Search observability dashboard layout showing the three-layer metric hierarchy

The dashboard layout shows three rows: business metrics at top (zero-result rate, search volume), application metrics in the middle (latency percentiles, error rate), and infrastructure metrics at bottom (heap, CPU, disk, shard distribution).

The Decision Rule

Monitor all three layers: business, application, and infrastructure. An infrastructure alert tells you the cluster is unhealthy. An application alert tells you search is slow. A business alert tells you users are not finding what they need. Only the combination provides complete observability.
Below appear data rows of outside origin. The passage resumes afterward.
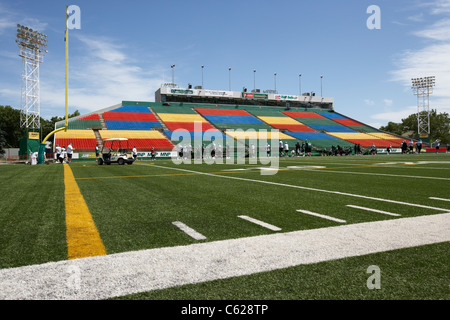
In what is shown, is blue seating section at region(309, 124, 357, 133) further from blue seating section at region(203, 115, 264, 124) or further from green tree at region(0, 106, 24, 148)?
green tree at region(0, 106, 24, 148)

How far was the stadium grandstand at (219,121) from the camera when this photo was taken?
38125 millimetres

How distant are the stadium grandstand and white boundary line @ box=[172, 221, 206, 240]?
29.9 meters

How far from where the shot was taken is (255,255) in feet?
9.02

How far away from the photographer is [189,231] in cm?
355

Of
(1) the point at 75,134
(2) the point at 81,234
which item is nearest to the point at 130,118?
(1) the point at 75,134

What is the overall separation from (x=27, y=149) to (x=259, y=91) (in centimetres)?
4434

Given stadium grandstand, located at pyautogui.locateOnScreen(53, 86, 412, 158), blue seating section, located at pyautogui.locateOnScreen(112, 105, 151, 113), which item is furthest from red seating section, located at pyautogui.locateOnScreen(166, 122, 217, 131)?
blue seating section, located at pyautogui.locateOnScreen(112, 105, 151, 113)

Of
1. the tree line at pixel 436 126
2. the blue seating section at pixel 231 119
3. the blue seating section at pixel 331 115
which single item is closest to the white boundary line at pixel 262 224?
the blue seating section at pixel 231 119

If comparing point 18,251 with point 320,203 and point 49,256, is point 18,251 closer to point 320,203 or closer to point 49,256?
point 49,256

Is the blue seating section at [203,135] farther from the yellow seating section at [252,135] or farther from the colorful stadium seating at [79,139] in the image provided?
the colorful stadium seating at [79,139]

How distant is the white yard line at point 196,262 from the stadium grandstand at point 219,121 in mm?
30934

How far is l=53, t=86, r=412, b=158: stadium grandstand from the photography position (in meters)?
38.1

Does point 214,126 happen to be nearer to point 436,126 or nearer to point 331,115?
point 331,115

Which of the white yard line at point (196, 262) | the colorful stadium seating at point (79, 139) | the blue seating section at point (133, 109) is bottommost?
the white yard line at point (196, 262)
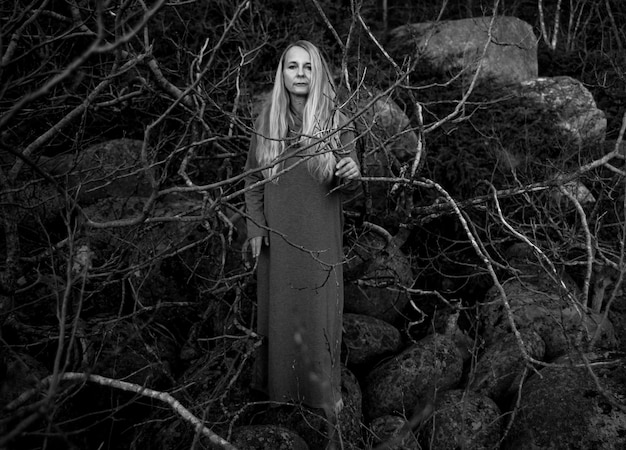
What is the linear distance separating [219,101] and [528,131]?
8.85 ft

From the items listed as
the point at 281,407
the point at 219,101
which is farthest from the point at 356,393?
the point at 219,101

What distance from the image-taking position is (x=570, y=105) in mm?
5277

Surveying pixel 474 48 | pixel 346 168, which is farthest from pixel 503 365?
pixel 474 48

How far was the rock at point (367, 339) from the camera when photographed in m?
3.97

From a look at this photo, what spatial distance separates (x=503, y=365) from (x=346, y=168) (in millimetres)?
1719

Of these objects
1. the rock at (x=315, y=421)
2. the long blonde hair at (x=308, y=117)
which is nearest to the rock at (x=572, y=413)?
the rock at (x=315, y=421)

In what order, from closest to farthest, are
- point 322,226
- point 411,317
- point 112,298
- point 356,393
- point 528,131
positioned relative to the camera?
1. point 322,226
2. point 356,393
3. point 112,298
4. point 411,317
5. point 528,131

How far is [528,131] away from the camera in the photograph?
5.10 m

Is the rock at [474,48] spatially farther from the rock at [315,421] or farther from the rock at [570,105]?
the rock at [315,421]

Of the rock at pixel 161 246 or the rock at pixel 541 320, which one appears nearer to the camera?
the rock at pixel 541 320

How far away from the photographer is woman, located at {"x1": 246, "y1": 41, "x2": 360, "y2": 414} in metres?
3.28

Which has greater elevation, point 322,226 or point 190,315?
point 322,226

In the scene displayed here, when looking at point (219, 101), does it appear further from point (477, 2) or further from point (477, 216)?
point (477, 2)

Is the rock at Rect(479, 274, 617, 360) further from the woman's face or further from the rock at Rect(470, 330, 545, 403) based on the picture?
the woman's face
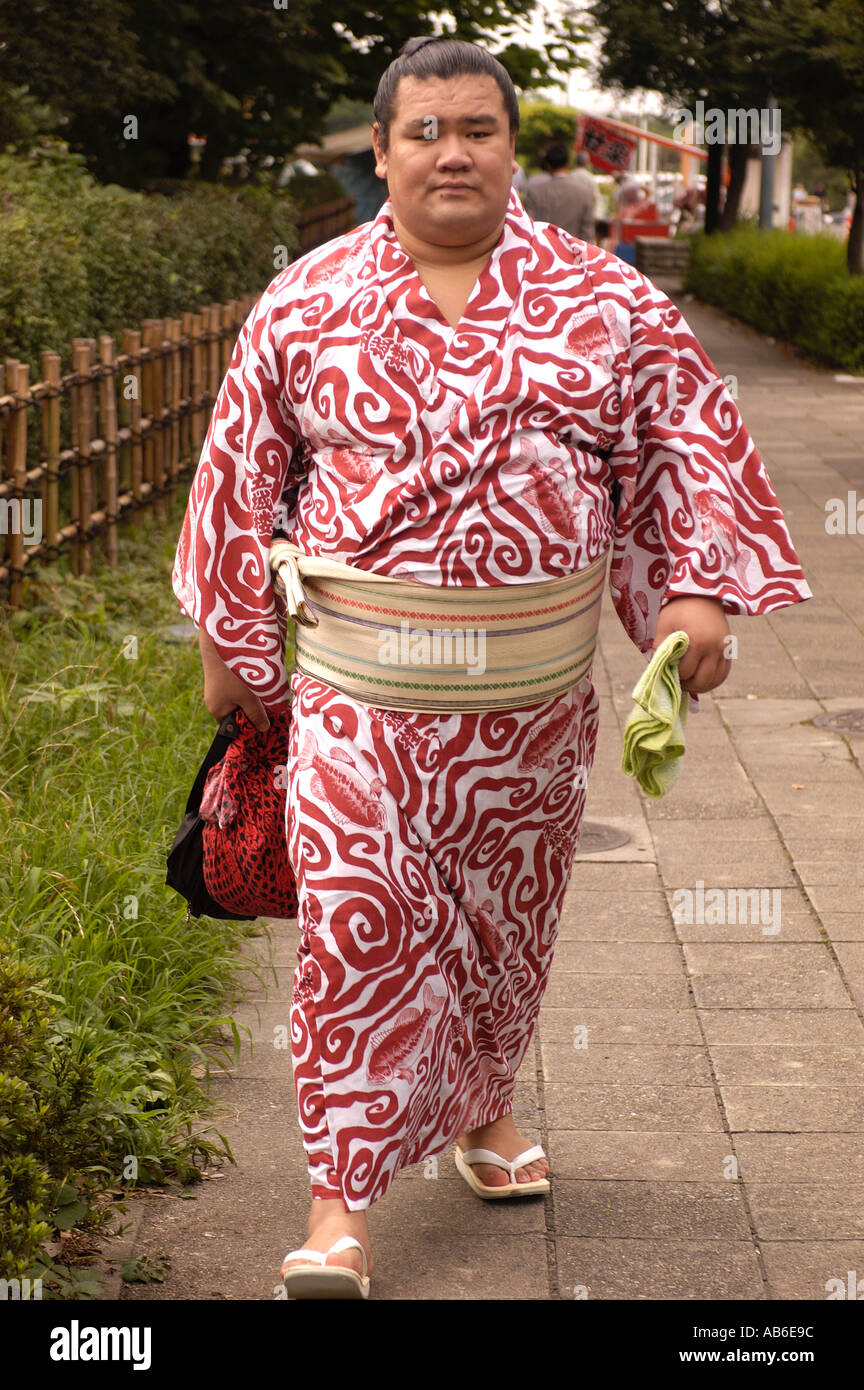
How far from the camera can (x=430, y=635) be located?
272 centimetres

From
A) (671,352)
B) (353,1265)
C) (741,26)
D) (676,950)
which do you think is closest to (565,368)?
(671,352)

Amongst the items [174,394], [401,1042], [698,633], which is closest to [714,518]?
[698,633]

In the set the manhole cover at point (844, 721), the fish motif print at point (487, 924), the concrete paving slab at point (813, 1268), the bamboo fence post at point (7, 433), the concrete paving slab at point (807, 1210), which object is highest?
the bamboo fence post at point (7, 433)

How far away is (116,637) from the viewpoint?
6234 mm

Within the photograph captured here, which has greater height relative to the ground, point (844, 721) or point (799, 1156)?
point (799, 1156)

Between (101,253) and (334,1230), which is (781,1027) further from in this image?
(101,253)

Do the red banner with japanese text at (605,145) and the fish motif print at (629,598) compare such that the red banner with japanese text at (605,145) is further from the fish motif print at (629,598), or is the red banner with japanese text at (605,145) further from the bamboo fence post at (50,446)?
the fish motif print at (629,598)

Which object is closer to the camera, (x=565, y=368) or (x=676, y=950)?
(x=565, y=368)

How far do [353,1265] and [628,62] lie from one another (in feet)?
78.7

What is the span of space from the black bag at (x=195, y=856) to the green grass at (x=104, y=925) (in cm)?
30

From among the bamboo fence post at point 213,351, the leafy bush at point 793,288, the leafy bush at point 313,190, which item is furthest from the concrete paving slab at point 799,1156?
the leafy bush at point 313,190

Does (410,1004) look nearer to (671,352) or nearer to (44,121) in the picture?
(671,352)

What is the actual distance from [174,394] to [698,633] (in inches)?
257

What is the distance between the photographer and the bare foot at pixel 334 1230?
9.00 ft
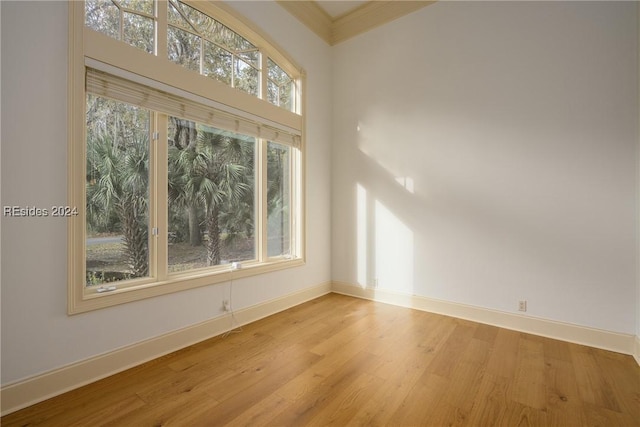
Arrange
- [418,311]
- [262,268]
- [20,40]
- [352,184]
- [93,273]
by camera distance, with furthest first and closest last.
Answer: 1. [352,184]
2. [418,311]
3. [262,268]
4. [93,273]
5. [20,40]

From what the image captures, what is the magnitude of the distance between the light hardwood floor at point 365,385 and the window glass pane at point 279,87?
8.91 ft

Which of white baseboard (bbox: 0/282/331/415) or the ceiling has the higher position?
the ceiling

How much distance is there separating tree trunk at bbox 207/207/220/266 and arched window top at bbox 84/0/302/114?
1360mm

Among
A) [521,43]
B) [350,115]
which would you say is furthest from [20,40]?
[521,43]

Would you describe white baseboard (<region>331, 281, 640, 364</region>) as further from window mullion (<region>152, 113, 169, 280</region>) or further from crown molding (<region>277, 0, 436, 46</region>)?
crown molding (<region>277, 0, 436, 46</region>)

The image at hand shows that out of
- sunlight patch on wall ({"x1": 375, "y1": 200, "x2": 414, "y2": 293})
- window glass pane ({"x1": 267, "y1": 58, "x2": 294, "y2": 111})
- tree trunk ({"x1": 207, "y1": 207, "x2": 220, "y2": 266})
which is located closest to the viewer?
tree trunk ({"x1": 207, "y1": 207, "x2": 220, "y2": 266})

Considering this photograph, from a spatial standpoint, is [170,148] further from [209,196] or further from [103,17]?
[103,17]

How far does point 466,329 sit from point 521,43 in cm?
298

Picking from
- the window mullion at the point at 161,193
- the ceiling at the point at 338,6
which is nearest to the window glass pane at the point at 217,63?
the window mullion at the point at 161,193

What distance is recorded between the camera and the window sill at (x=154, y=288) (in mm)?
2000

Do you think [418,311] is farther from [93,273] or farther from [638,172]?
[93,273]

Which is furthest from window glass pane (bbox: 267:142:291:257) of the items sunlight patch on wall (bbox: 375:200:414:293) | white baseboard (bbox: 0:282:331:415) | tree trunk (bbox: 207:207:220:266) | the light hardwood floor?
sunlight patch on wall (bbox: 375:200:414:293)

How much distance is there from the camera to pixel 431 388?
1994 mm

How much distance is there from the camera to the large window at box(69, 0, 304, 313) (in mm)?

Set alerts on rate-of-change, not absolute values. Heap usage at 70% is normal. Heap usage increasing by 5% per hour is a memory leak. Query latency at 200ms is fine. Query latency doubling over a week is a regression.

Track zero-result rate as the primary search quality indicator in production. It requires no relevance judgments, updates in real-time, and directly correlates with user satisfaction. A zero-result rate above 15% warrants immediate investigation.